Global tag from XML header

I'd like to apply a global tag to every message imported from the same log file, based on information found in the first five lines.

Background: I'm parsing XML files recorded on a remote system, but imported on a local source. Each XML file includes five lines at the beginning to declare xml version, stylesheet, and relevant information about the original source (name, ID, software version). After those five lines, the real messages begin. The main messages are being parsed perfectly, but I'd like to apply tags to them to reflect the source name, ID, and software version.

Ideally, each message would either have 3 additional fields for Laboratory, System ID, and Software Version, or 3 additional tags reflecting those values. I'm not concerned about the xml version or stylesheet info. At present, my config file will import the first five lines as separate messages, rather than as header info for the remainder of the log file. I've included the config file below for reference.

I've been bumbling about with "if" statements and grok filters with minimal success for hours now, so I'd appreciate any suggestions you might have.

Example XML log:

<?xml version="1.0"?>
<?xml-stylesheet type="text/xsl" href="automationErrorLog.xsl"?>
<!-- Laboratory: Dexters Lab -->
<!-- System ID: Brainalyzer 4000.1.26 -->
<!-- Software Version: v3.0 -->

<ErrorLog>
<Error timestamp="20180528090858" nodeID="4" nodetype="LAZR" errorcode="1234"  
moreinfo="Brain size too small ">
<Error timestamp="20180528090858" nodeID="7" nodetype="TNT" errorcode="5678" 
moreinfo="Deedee pushed self destruct">
</ErrorLog>

Logstash config:

input { 
file {
	path => "D:/Data/Kibana Imports/*/*/*.xml"
	start_position => "beginning"
	sincedb_path => "/dev/null"
}
}
filter {
if [path] =~ "ERROR" {
	xml {
		source => "message"
		target => "Error"
		xpath => ["/Error/@timestamp","ERRORtimestampString"]
	}
	mutate{
		replace => { "ERRORtimestampString" => "%{ERRORtimestampString[0]}" }
		remove_field => "host"
		remove_field => "@version"
	}
	date {
		match => ["ERRORtimestampString", "yyyyMMddHHmmss"]
		target => "@timestamp"
	}
	mutate{
		remove_field => "ERRORtimestampString"

**EXTRACTED ENTRIES**
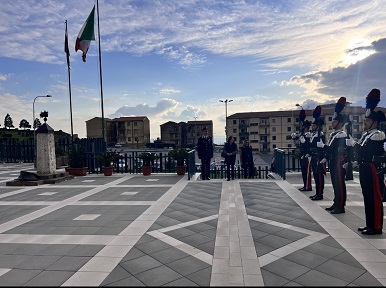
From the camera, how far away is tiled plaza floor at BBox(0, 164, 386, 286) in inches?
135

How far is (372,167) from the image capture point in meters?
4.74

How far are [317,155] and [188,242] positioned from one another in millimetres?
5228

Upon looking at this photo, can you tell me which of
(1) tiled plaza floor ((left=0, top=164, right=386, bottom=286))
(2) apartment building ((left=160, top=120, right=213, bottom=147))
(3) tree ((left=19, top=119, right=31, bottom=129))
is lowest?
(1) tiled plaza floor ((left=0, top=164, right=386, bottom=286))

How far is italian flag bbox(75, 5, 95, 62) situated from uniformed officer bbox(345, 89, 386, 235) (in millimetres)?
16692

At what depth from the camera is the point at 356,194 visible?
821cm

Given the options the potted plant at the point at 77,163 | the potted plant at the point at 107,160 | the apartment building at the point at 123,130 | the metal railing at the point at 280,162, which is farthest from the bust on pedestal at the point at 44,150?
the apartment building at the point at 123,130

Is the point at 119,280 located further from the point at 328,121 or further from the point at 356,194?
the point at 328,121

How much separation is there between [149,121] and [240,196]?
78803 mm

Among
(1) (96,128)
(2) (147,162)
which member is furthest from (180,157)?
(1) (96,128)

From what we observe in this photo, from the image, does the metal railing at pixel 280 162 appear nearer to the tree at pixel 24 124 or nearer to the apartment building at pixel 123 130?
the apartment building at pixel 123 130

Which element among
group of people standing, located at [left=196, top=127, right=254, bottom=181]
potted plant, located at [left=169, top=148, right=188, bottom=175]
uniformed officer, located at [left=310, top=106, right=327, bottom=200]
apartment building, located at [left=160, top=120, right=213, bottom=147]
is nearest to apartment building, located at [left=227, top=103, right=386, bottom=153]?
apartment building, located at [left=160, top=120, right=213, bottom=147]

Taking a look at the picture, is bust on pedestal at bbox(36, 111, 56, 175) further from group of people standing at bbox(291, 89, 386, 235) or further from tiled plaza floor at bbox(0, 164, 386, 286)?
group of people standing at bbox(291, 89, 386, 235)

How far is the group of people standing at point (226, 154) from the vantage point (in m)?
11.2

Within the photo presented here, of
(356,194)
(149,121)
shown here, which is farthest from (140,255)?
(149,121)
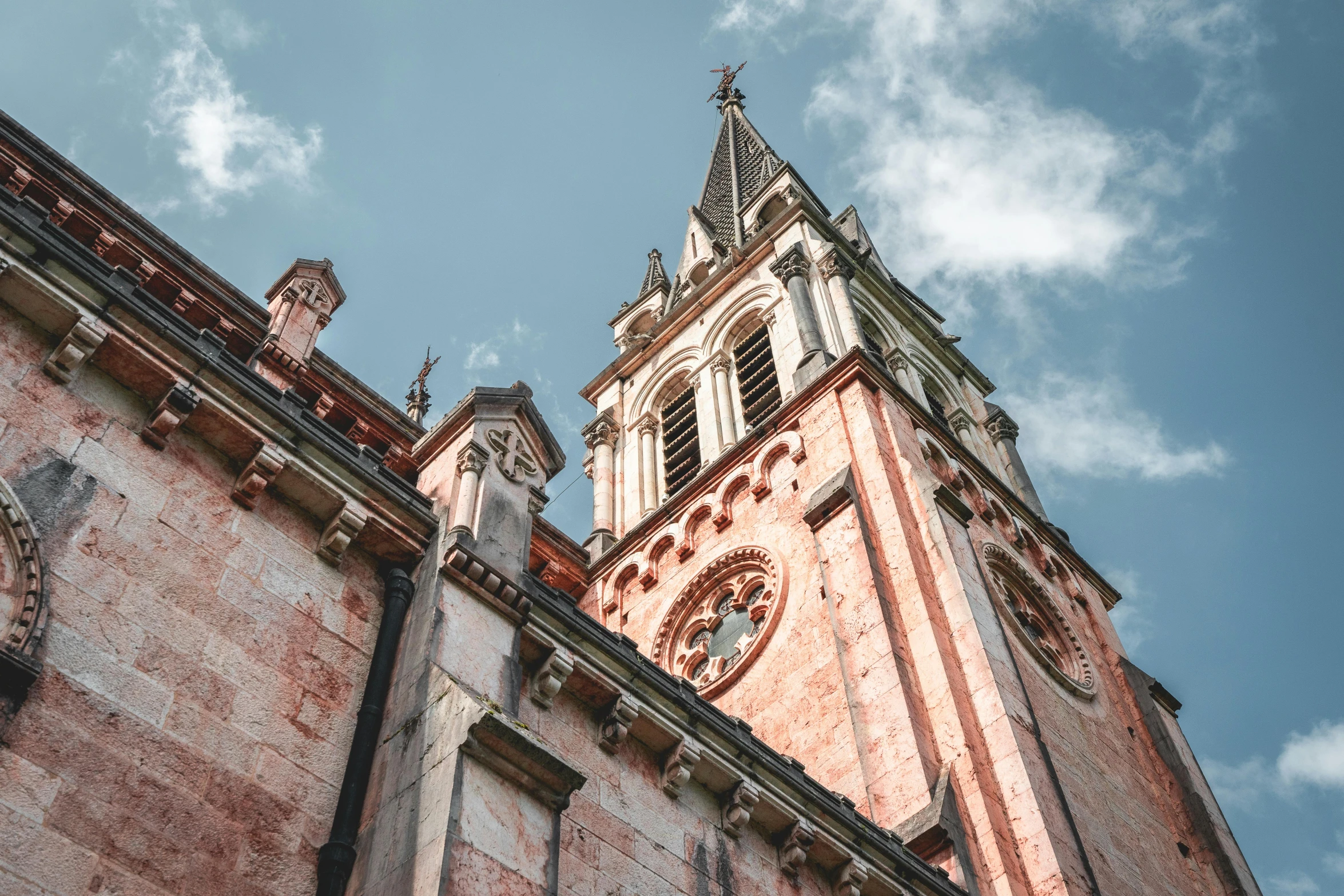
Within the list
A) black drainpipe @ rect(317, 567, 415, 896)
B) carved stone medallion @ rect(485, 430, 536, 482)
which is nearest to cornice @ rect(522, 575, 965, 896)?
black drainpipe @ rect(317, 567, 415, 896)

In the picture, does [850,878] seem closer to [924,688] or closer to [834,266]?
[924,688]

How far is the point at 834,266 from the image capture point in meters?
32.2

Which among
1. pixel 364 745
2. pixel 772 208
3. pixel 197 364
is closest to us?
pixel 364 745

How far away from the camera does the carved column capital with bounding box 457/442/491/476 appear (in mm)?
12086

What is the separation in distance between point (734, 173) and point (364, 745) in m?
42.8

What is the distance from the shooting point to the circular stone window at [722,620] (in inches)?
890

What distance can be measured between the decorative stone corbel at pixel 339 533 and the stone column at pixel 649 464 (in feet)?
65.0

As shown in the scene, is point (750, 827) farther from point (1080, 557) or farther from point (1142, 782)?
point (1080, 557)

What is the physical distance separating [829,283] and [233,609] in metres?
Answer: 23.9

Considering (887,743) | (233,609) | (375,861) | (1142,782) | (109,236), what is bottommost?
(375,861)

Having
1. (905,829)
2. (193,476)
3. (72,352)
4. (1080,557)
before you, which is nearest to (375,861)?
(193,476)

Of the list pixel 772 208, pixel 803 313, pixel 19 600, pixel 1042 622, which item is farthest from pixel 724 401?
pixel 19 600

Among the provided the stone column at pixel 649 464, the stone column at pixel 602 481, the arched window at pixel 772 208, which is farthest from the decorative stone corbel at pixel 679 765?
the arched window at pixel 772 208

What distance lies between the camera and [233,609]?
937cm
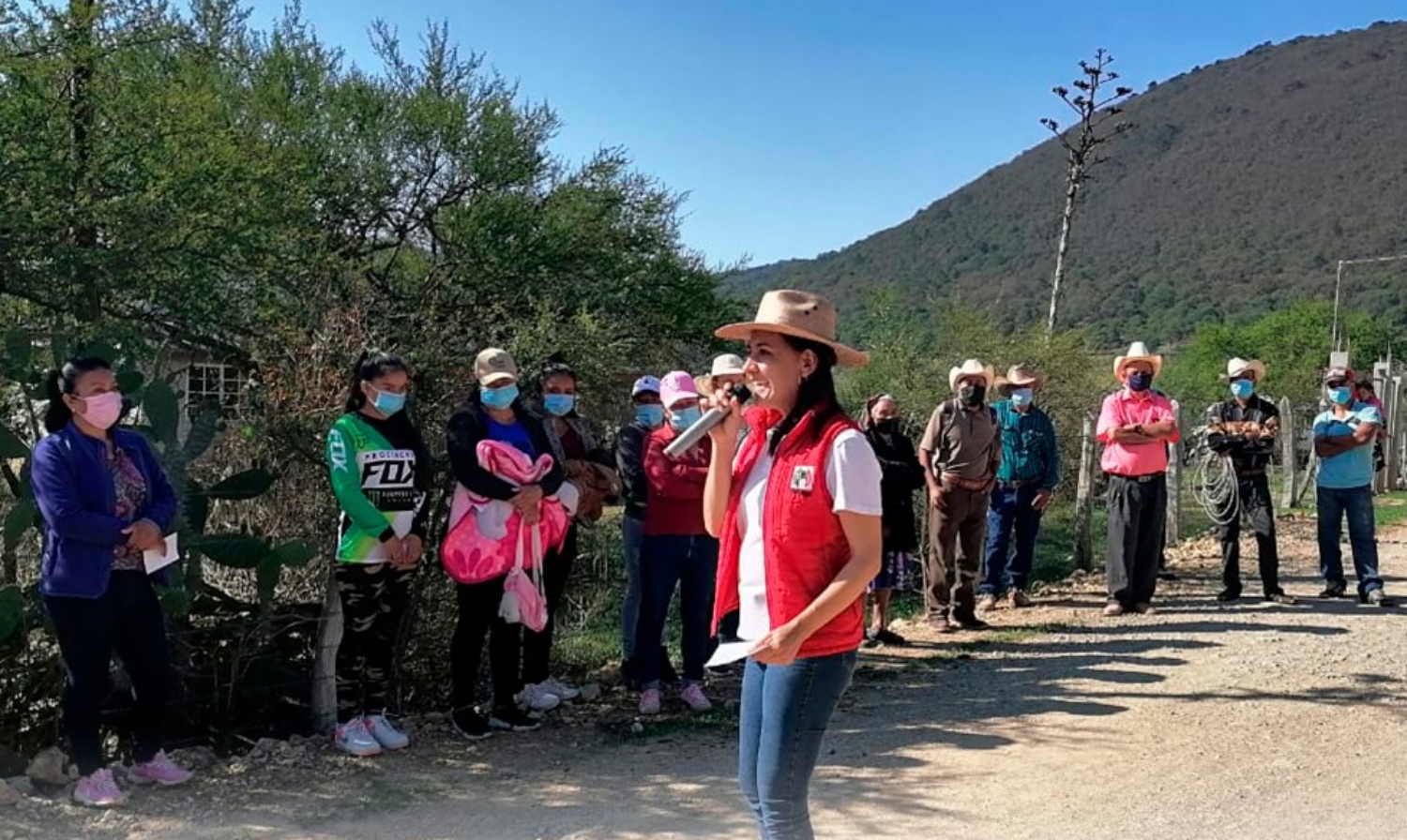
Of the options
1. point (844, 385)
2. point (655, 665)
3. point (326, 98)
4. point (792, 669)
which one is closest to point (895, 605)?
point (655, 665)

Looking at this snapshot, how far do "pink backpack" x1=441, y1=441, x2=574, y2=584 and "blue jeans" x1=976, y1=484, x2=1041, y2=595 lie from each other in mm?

**TO BE DONE**
Extend the forum post about tagging Logstash messages with XML header information, picking up directly after its last line.

**RESULT OF THE EXERCISE**
	}
output {
    stdout {
        code => rubydebug
    }
}

The file input reads input files line by line so your xml filter is dependent on the exact formatting of the input. You should process your XML document in one piece. Examples of that has been posted in the past, but the short version is:

  • Use a multiline codec to join all files of each in put file into a single event.
  • Use one or more xml filters to extract the interesting parts of the XML document into fields. One of the resulting fields should be an array of objects looking like the kind of documents you want.
  • Use the split filter to process aforementioned array and put each array element into an event of its own.

Hi magnusbaeck,

Thanks for the quick response. I had attempted to use the multline codec before, but was not aware of the split filter. I have since resolved my issue. The only remaining issue is a concern regarding the representation of timestamps using stdout{ codec=> rubydebug} (see the end of this post).

Posting the code below for other future problem solvers' benefit:

[Path] set to import XML logs from a local directory called "Kibana Imports", with XML files located two folders deep. Logstash will import all XML files from all folders and subfolders in this directory. Multiline codec set to concatenate every entry in XML file onto one message until it sees "</ErrorLog>", which occurs at the end of each XML document. The first Xml filter parses the message contents into a useful field array. Grok filters parse the XML comments into separate fields, then a second xml filter parses the individual error entries. Result is that the commented fields are applied to every error entry.

Logstash config:

input { 
file {
	path => "D:/Data/Kibana Imports/*/*/*.xml"
	start_position => "beginning"
	sincedb_path => "/dev/null"
	codec => multiline {
		pattern => "</ErrorLog>"
		negate => "true"
		what => "previous"
	}	
}
}
filter {
xml {
	source => "message"
	store_xml => "false"
	xpath => ["/ErrorLog/Error","logentry"]
}
	
grok {
	break_on_match => "false"
	match => { "message" => "<!-- Laboratory: %{DATA:Laboratory} -->" }
	match => { "message" => "<!-- System ID: %{DATA:systemID} -->" }
	match => { "message" => "<!-- Software Version: %{DATA:version} -->" }
}
mutate {
	copy => { "version" => "@version" }
	copy => { "Laboratory" => "host" }
	remove_field => ["Laboratory", "version", "message", "path"]
}

split {
	field => "[logentry]"
}
xml {
	source => "logentry"
	target => "Error"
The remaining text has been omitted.